I was thinking, since I’m back up North, it would be fun to connect with Ben and Alex– I always thought they were super rad and would love to kick it. Can you pass along my number to them? Thanks.

The thumbed down her number too. Outside her car Seattle was hustling and traffic was clogging the streets of downtown. Without look back at the screen she pressed the send button. She just wanted some cool friends to go hiking with, she told herself.

When she got back to her car parked at the trailhead it was completely dark.  She’d texted Alex back. Something that was truthful, but maybe a little forward. Was it too sudden to spring a couple beers on someone she’d not seen since high school? Well, either he said yes or no. She climbed into her car. Her phone buzzed. It was her mother. She confirmed that she had not broken her neck on the way down the mountain.

I’ll be home late. Visiting a friend.

She texted.

3/29/15 He’d Pulled Too Far Forward… Again

The car was in front of the house on the other side of the fence, but it didn’t quite look right. He’d pulled forward a little too far again, and now purple of her tulips were clashing horribly with his orange 350Z. Hadn’t she told him time and again–time and again–to park his car so the purple flowers weren’t backdropped by the body, but instead the tires because nothing could go so well with purple as black. But there it was anyway, for the whole neighborhood to see, purple and a glittery orange. How embarrassing.

She let the curtain fall shut and turned to her husband. Gordon sipped a beer, his arm thrown over the backrest of the sofa the remote on his lap, his crew cut sexy and trim but slightly uneven. She’d get him a better stylist, that was unacceptable. She could see–what did they call those boob muscles on men?–his chest muscles under his shirt. He always took his button down off as soon as he got home. He thumbed the remote and took a sip of beer.

“Babe,” she said.

“Yeah?” his eyes flicked to her, then back to the wide flat screen.

“You pulled forward too much and my tulips are clashing with your car.”

The side of his lip curled. He did that when he thought she was being irrational, she knew. But hadn’t she told him? Really, time and again?

“You can move it.”

“I can’t,” she said. I don’t drive stick.

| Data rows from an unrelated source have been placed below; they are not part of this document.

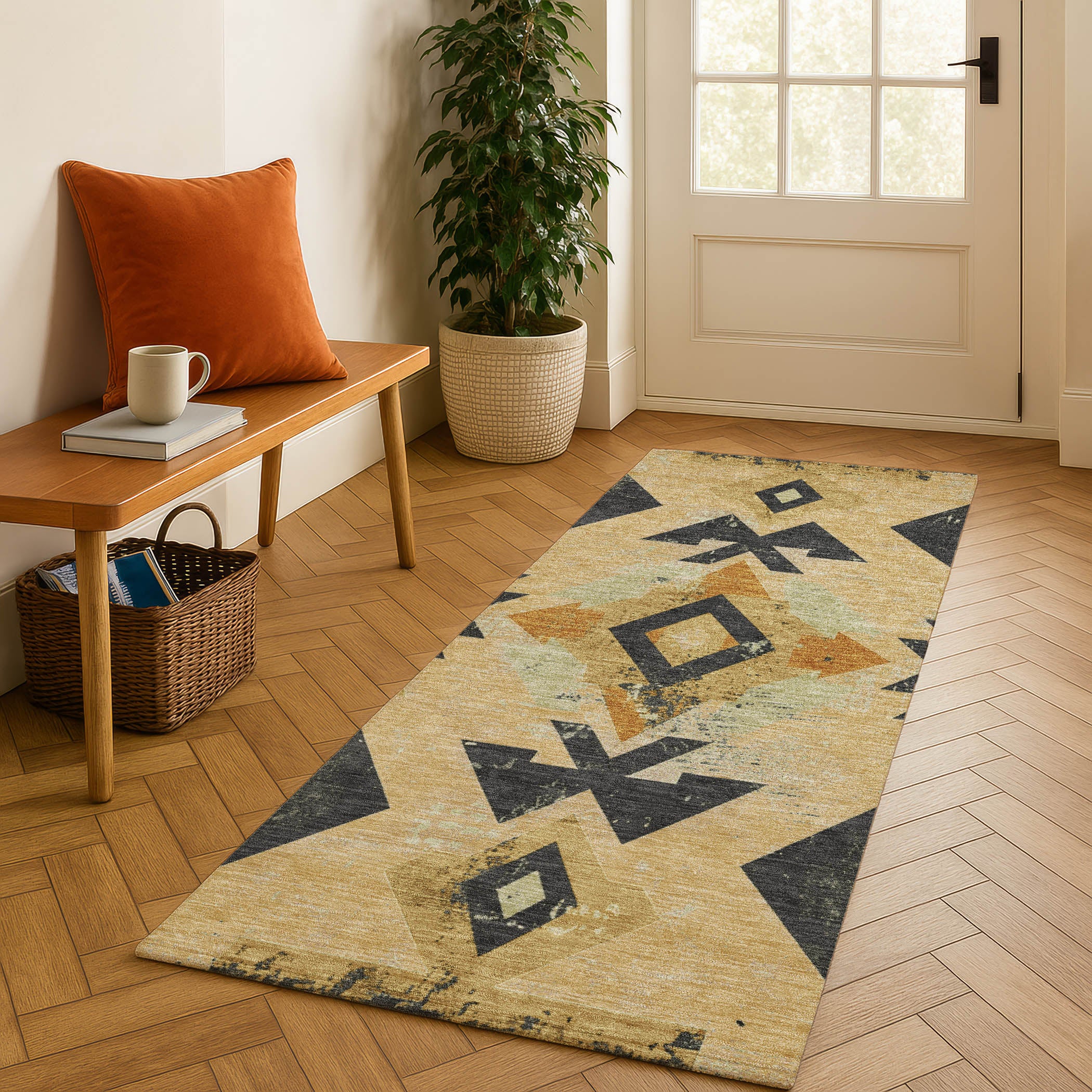 Mostar Machine Washable Transitional Gold Rug 2'3" x 7'6" #shape_Runner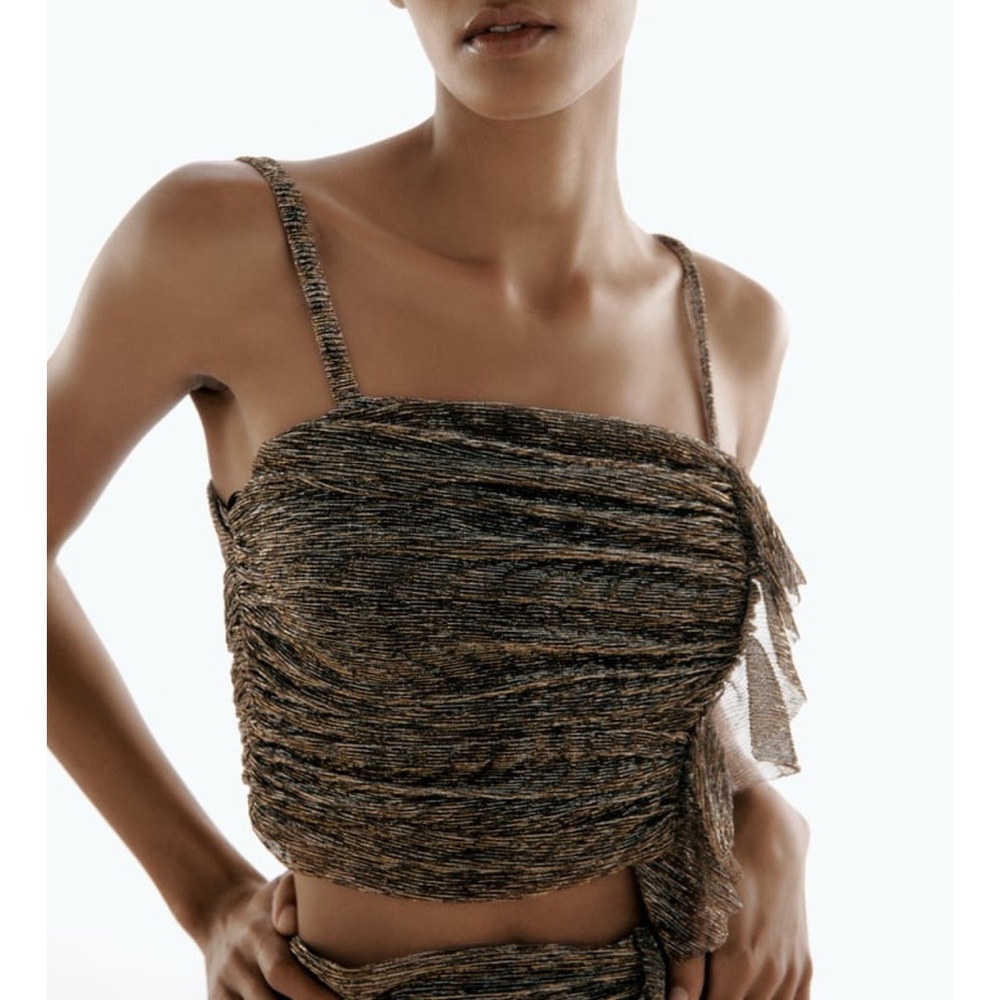 Zara Gold Thread Ruffled Top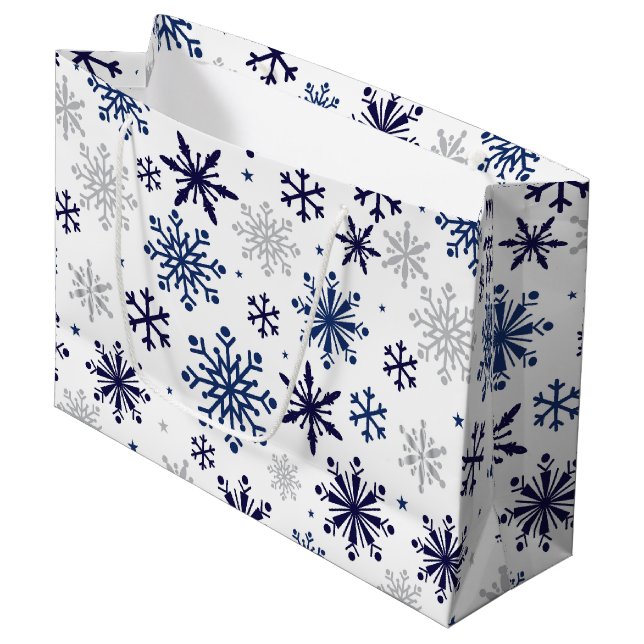 Snowflakes Christmas Large Gift Bag (Front Angled)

“You don’t need to drive,” he said. “just let it roll backward a little. It’s not in gear, you just have to let off the parking brake.”

“Keys?”

“On the table.”

She table was cluttered with mail. He’d dumped it there even though they had a designated mail catch. It even had name tags so you could sort out the mail according to whom it was addressed to. That mail catch was a labor of love and did anyone appreciate it?

She barely fit in the car. It wasn’t because she was large, no. She was just long, she’d always been long. Long neck, long arms, long legs. And thin, too. good genes, dad always said. She thought he was right. But trying to slide into the driver’s seat she was suddenly wishing God had given her some shorter legs. How Gordon fit in here–nobody knew. He was a good deal bigger than she was and it was his daily driver.

One hand on the wheel, she let off the parking brake. The driveway was on the smallest slant imaginable. With one foot on the brake pedal Margret pushed the ground with the other. The car crept backwards. She didn’t let it go more than six inches before she pulled the parking brake. She got out of the car and walked around to the other side. She looked at her tulips. They were so regal backdropped but the flat back of the tire. Much better. She went back around to the driver side of the car and was just about to swing the door shut when she noticed a mess of black and colored wires protruding from under the dash on the left side of the drivers seat. A small cube with a small light set into it was wrapped up in them. It wasn’t on. She closed the door and clicked the fob and the car beeped signalling locked.